Task prompt:
Copy each of the following entries verbatim, with no changes of any kind.
::::
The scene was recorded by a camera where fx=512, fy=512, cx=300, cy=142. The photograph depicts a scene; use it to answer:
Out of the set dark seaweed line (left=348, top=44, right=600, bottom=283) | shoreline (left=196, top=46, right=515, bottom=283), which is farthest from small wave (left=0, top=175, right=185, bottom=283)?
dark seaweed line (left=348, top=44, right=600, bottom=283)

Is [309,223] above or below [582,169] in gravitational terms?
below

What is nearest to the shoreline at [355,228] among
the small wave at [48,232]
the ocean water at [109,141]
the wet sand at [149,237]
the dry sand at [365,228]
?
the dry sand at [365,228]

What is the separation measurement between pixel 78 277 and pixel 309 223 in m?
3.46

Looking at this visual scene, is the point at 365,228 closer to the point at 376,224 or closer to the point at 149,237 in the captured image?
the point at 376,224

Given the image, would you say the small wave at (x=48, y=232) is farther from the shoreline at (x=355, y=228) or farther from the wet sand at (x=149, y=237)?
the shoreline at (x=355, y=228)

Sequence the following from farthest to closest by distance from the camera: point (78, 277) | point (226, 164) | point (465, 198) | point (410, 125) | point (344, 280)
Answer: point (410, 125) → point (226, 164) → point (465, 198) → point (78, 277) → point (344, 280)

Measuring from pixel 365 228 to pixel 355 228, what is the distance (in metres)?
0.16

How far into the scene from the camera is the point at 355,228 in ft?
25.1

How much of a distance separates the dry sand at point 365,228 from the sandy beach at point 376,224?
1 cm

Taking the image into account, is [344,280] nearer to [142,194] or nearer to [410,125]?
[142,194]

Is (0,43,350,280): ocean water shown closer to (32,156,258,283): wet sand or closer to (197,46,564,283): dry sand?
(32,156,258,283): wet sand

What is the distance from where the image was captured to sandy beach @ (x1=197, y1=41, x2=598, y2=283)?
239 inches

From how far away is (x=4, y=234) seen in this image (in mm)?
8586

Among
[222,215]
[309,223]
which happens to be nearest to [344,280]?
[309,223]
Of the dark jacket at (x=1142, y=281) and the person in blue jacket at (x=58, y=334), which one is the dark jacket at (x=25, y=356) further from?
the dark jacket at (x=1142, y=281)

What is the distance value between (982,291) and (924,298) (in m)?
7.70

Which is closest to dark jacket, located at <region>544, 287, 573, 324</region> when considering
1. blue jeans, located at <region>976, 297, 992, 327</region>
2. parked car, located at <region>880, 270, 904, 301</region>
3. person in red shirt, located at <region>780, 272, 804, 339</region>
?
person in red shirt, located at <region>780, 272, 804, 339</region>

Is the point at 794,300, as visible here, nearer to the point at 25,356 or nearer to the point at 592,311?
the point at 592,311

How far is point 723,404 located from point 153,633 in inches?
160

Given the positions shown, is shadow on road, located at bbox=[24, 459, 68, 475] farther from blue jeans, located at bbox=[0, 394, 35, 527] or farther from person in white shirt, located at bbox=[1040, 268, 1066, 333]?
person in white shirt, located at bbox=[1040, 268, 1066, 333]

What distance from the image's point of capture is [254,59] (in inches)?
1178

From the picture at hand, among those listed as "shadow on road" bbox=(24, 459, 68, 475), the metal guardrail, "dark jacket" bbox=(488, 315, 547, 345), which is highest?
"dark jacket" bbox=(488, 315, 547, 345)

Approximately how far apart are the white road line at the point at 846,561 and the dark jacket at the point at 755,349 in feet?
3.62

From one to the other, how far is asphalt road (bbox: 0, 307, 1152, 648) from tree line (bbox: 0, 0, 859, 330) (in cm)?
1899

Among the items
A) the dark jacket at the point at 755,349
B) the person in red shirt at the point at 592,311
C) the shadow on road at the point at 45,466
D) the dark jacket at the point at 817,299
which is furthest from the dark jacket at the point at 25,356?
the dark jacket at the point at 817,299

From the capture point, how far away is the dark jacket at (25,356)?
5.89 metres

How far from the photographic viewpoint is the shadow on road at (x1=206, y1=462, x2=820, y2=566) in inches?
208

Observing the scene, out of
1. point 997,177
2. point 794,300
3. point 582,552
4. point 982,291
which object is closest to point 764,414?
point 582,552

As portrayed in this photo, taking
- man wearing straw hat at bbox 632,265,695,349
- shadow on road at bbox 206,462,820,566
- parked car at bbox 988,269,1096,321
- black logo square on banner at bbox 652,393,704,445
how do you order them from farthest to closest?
::::
Result of the exercise:
The scene was recorded by a camera where fx=512, fy=512, cx=300, cy=142. The photograph depicts a scene; use it to answer:
Out of the set dark seaweed line (left=348, top=44, right=600, bottom=283) | shoreline (left=196, top=46, right=515, bottom=283), which is farthest from small wave (left=0, top=175, right=185, bottom=283)?
dark seaweed line (left=348, top=44, right=600, bottom=283)

Is [309,223] above or below [582,169] in gravitational terms?
below

What is nearest to the shoreline at [355,228] among
the small wave at [48,232]
the ocean water at [109,141]
the wet sand at [149,237]
the dry sand at [365,228]
?
the dry sand at [365,228]

What is the separation measurement between pixel 78 277 and pixel 309 223 in m?
3.46

Looking at this visual scene, is the point at 365,228 closer to the point at 376,224 or closer to the point at 149,237 in the captured image?
the point at 376,224

Given the image, would you say the small wave at (x=48, y=232) is farther from the shoreline at (x=355, y=228) or farther from the wet sand at (x=149, y=237)?
the shoreline at (x=355, y=228)

Sequence the following from farthest to closest by distance from the camera: point (78, 277) | point (226, 164) | point (465, 198) | point (410, 125) | point (344, 280)
Answer: point (410, 125) → point (226, 164) → point (465, 198) → point (78, 277) → point (344, 280)

Measuring from pixel 365 228 to pixel 355 228, what is the distance (in metres)?
0.16

How far into the scene from the camera is the point at 355,228 in ft?
25.1

How much of a distance separates the dry sand at point 365,228 from the sandy beach at point 376,224?
1 cm

Taking the image into account, is [344,280] nearer to [142,194] or nearer to [410,125]?
[142,194]

Is (0,43,350,280): ocean water shown closer to (32,156,258,283): wet sand or closer to (197,46,564,283): dry sand?
(32,156,258,283): wet sand

What is the distance from where the image was captured to sandy beach @ (x1=197, y1=41, x2=598, y2=283)?
239 inches

From how far away is (x=4, y=234) seen in this image (in mm)?
8586

Among
[222,215]
[309,223]
which happens to be nearest to [344,280]?
[309,223]
Of the dark jacket at (x=1142, y=281) and the person in blue jacket at (x=58, y=334), which one is the dark jacket at (x=25, y=356) further from?
the dark jacket at (x=1142, y=281)

What is the distance value between (982,291) and (924,298) (in m)?
7.70

Which is closest to dark jacket, located at <region>544, 287, 573, 324</region> when considering
1. blue jeans, located at <region>976, 297, 992, 327</region>
2. parked car, located at <region>880, 270, 904, 301</region>
3. person in red shirt, located at <region>780, 272, 804, 339</region>
?
person in red shirt, located at <region>780, 272, 804, 339</region>

Is the point at 794,300, as visible here, nearer to the point at 25,356 or nearer to the point at 592,311?
the point at 592,311

How far is point 723,404 located from point 153,633 in inches?
160

Given the positions shown, is shadow on road, located at bbox=[24, 459, 68, 475] farther from blue jeans, located at bbox=[0, 394, 35, 527] or farther from person in white shirt, located at bbox=[1040, 268, 1066, 333]?
person in white shirt, located at bbox=[1040, 268, 1066, 333]

What distance from the image's point of capture is [254,59] (in inches)?
1178

From the picture at hand, among those listed as "shadow on road" bbox=(24, 459, 68, 475), the metal guardrail, "dark jacket" bbox=(488, 315, 547, 345), which is highest?
"dark jacket" bbox=(488, 315, 547, 345)

Approximately how far apart are the white road line at the point at 846,561 and the dark jacket at the point at 755,349 in feet?
3.62

From one to the other, how far is asphalt road (bbox: 0, 307, 1152, 648) from tree line (bbox: 0, 0, 859, 330) (in cm)?
1899

Among the items
A) the dark jacket at the point at 755,349
B) the person in red shirt at the point at 592,311
C) the shadow on road at the point at 45,466
D) the dark jacket at the point at 817,299
which is furthest from the dark jacket at the point at 25,356?
the dark jacket at the point at 817,299

From the capture point, how far away is the dark jacket at (25,356)?
5.89 metres

How far from the photographic viewpoint is the shadow on road at (x1=206, y1=462, x2=820, y2=566) in inches?
208

Observing the scene, out of
1. point 997,177
2. point 794,300
3. point 582,552
4. point 982,291
which object is closest to point 764,414?
point 582,552

As portrayed in this photo, taking
- man wearing straw hat at bbox 632,265,695,349
- shadow on road at bbox 206,462,820,566
- parked car at bbox 988,269,1096,321
- black logo square on banner at bbox 652,393,704,445
how do you order them from farthest to closest?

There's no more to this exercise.